Moreover, the characters and situations are ever so easily recognizable, so easy to relate to, that the improbability of the opulent settings and costumes becomes just an acccesory to the permutations and combinations of events, and helps in construction of archetypes.

Fiction imitates reality, like a stick figure imitates a human being: this is the first lesson to all who choose to Read Literature. The soaps, like all fiction, then, channel this truth, the truth that transcends facts; the truth of humanity made recognizable in a stick figure has an appeal that is more universal than an individual's face reflected in a mirror.

So it is with these stories. Characters die and come back to life in a different place, with a different name, among new characters, often with different faces, but they become palimpsests of their previous stories which continue with their absence at the center.

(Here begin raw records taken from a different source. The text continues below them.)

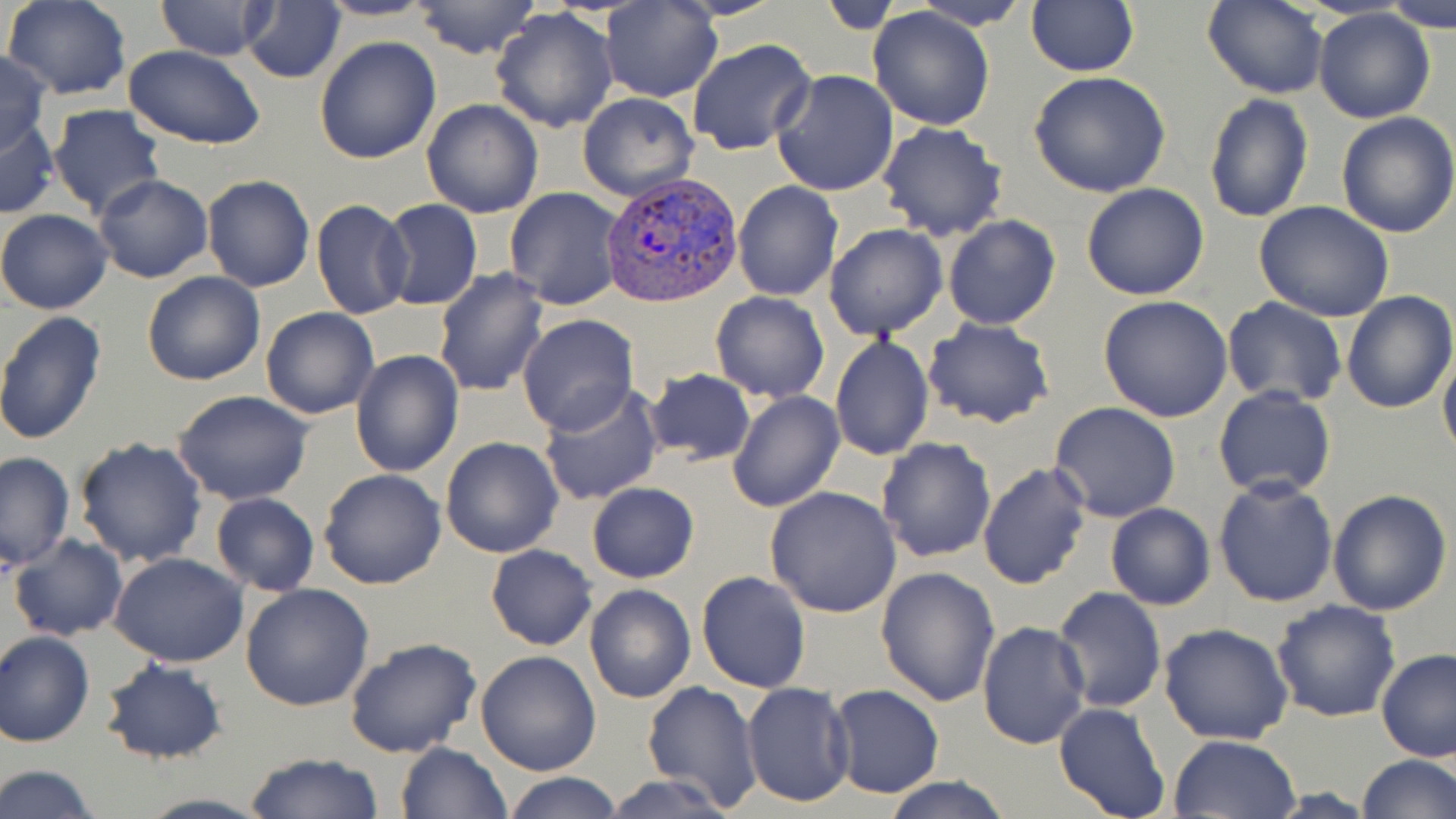
Plasmodium vivax-infected red blood cell locations = approximate bounding boxes as (x1,y1)-(x2,y2) corner pairs in pixels: (602,173)-(740,307)
slide-level diagnosis = Plasmodium vivax
image size = 1456×819 pixels
preparation = thin blood film
field of view = single
modality = light microscopy
stain = May-Grünwald-Giemsa
magnification = 1000x
uninfected red blood cell locations = approximate bounding boxes as (x1,y1)-(x2,y2) corner pairs in pixels: (3,0)-(131,99), (241,0)-(347,85), (315,0)-(440,21), (409,0)-(542,60), (156,1)-(275,58), (601,1)-(722,102), (906,1)-(1036,30), (1026,1)-(1140,76), (1202,1)-(1328,100), (1384,1)-(1456,30), (868,6)-(996,131), (490,7)-(620,134), (1314,8)-(1436,125), (314,36)-(441,164), (686,37)-(817,157), (123,46)-(267,147), (0,50)-(53,156), (769,69)-(898,196), (1028,71)-(1173,196), (577,92)-(701,203), (1204,94)-(1314,223), (421,98)-(545,220), (46,104)-(165,221), (1335,112)-(1456,239), (1,115)-(60,221), (875,122)-(1009,242), (94,174)-(213,284), (203,174)-(315,292), (733,182)-(842,301), (1081,183)-(1210,300), (504,186)-(626,310), (376,198)-(484,312), (311,199)-(413,321), (1252,200)-(1395,321), (0,209)-(112,315), (941,214)-(1063,330), (823,223)-(948,339), (433,270)-(549,397), (142,271)-(267,386), (1340,290)-(1455,413), (710,291)-(831,403), (1099,295)-(1235,422), (1221,297)-(1347,405), (260,306)-(378,419), (0,311)-(108,447), (516,314)-(638,437), (924,317)-(1056,428), (829,335)-(934,461), (1439,344)-(1456,464), (350,350)-(464,478), (644,367)-(757,466), (539,385)-(665,505), (1213,385)-(1336,500), (726,389)-(847,512), (170,390)-(316,507), (1049,402)-(1181,523), (440,436)-(565,557), (876,436)-(998,562), (73,437)-(208,570), (0,452)-(74,572), (976,461)-(1091,590), (319,468)-(448,589), (1212,477)-(1340,608), (585,482)-(699,582), (766,485)-(901,617), (1328,488)-(1452,615), (211,492)-(320,596), (1105,503)-(1216,610), (8,532)-(127,642), (485,545)-(597,650), (109,552)-(249,669), (875,566)-(1003,707), (695,569)-(812,694), (240,583)-(375,712), (584,583)-(696,704), (1052,586)-(1166,714), (1270,599)-(1401,722), (976,622)-(1089,750), (1157,623)-(1293,745), (1,630)-(96,747), (343,637)-(482,758), (1375,648)-(1456,762), (475,650)-(602,776), (100,658)-(228,765), (641,681)-(762,811), (741,682)-(855,807), (827,685)-(945,798), (1053,701)-(1171,819), (1167,733)-(1301,818), (395,742)-(511,818), (244,751)-(384,819), (1356,754)-(1456,819), (1,763)-(98,819), (503,773)-(622,819), (600,773)-(743,819), (880,777)-(1015,818), (131,793)-(273,819)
Identify the parasite.
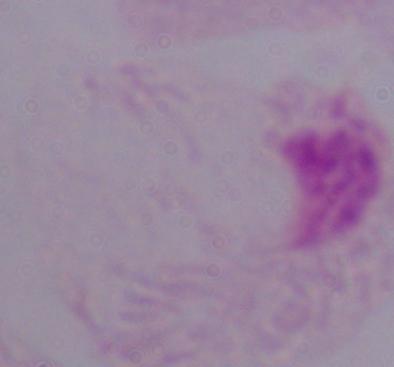
This is a trichomonad.

Micrograph. Captured at 1000x magnification.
Classify this cell by malaria status.
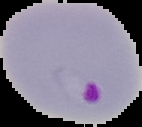
It is parasitized.

From a thin blood film. Image is 142×127 pixels. Cell region segmented out of the field of view; the surrounding area is masked to black.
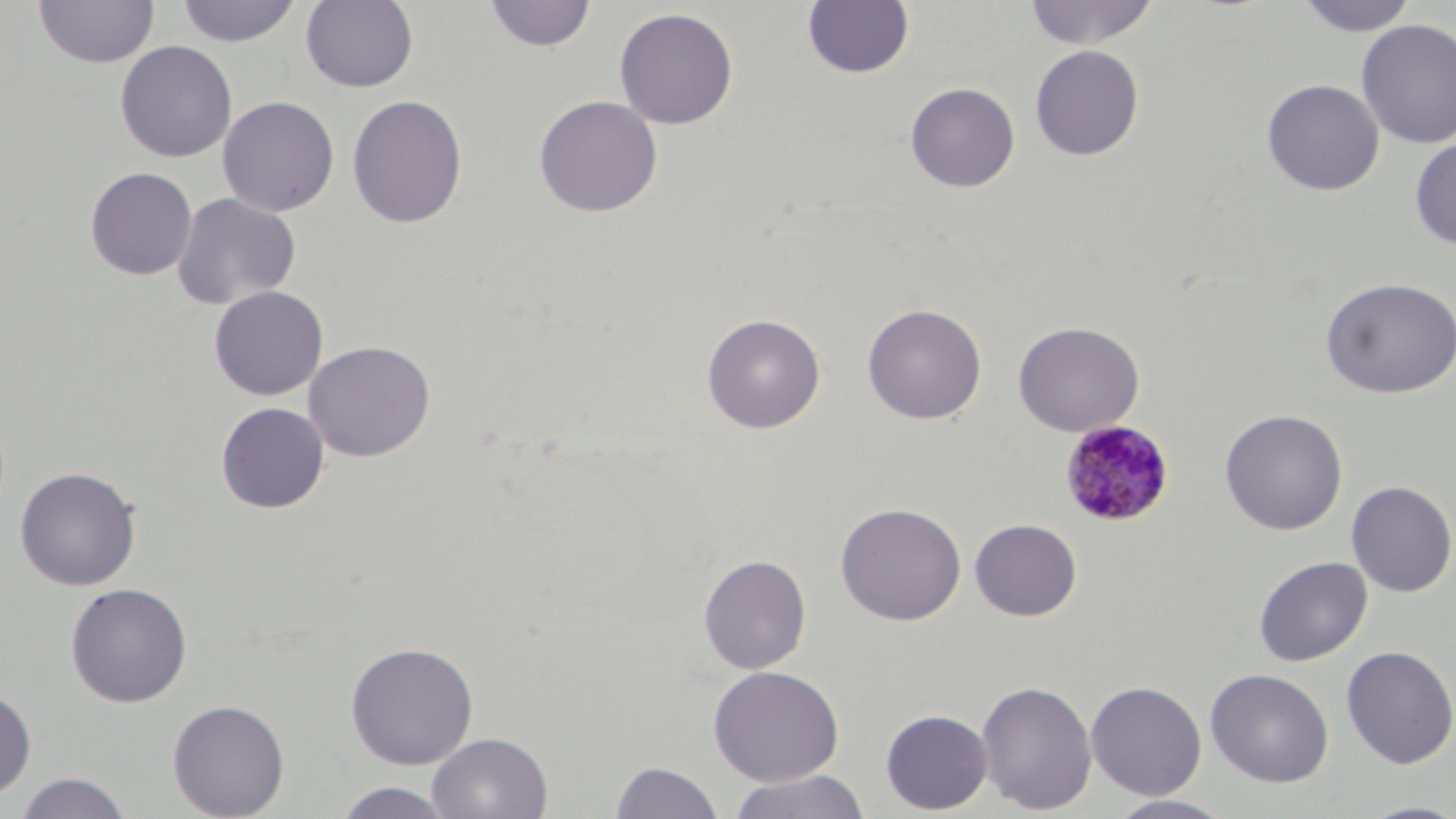
Summary:
  - Coordinate format: approximate bounding boxes as (x1,y1)-(x2,y2) corner pairs in pixels
  - Plasmodium malariae-infected red blood cell locations: (1059,419)-(1176,528)
  - Uninfected red blood cell locations: (175,0)-(303,47), (1023,0)-(1159,49), (1294,0)-(1420,37), (32,1)-(159,70), (300,1)-(419,93), (484,1)-(597,52), (802,1)-(915,79), (613,7)-(739,130), (1355,19)-(1456,149), (115,41)-(237,162), (1030,44)-(1145,160), (1261,79)-(1384,196), (905,81)-(1020,193), (347,94)-(468,228), (533,95)-(663,217), (217,96)-(340,217), (1410,137)-(1456,249), (84,167)-(198,280), (172,192)-(301,309), (1319,277)-(1456,399), (209,285)-(329,400), (862,303)-(987,424), (702,313)-(826,434), (1012,320)-(1145,436), (303,340)-(436,462), (215,401)-(330,514), (1219,409)-(1348,535), (14,466)-(142,591), (1346,480)-(1456,598), (835,501)-(967,626), (969,518)-(1082,621), (698,553)-(812,674), (1254,556)-(1373,666), (65,582)-(193,707), (344,641)-(479,769), (1340,645)-(1456,769), (708,665)-(845,786), (1205,668)-(1334,787), (976,679)-(1098,815), (1085,680)-(1207,800), (0,685)-(37,801), (167,699)-(290,818), (880,708)-(993,814), (427,732)-(553,818), (610,760)-(725,819), (727,770)-(871,819), (12,772)-(133,819), (332,781)-(457,818), (1106,794)-(1237,819), (1354,800)-(1456,819)
  - Slide-level diagnosis: Plasmodium malariae
  - Preparation: thin blood smear
  - Modality: optical microscopy
  - Stain: May-Grünwald-Giemsa
  - Magnification: 1000x
  - Image size: 1456×819 pixels
  - Field of view: single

These parallel plots build up to a climax when the past and present are made to co-exist, acknowledge, and recognize each other, often in presence of the future, so the story can go on once one climax  has been resolved.

I heard of a knife a family has; it's been in the family for many, many generations. Of course, sometimes, the handle has had be changed, and sometimes, the blade has had to be replaced, but the knife is still the same. This post is dedicated to unending stories that continually re-invent, re-tell, re-configure, adapt, to refract the variegated colors of the kaleidoscope that is reality.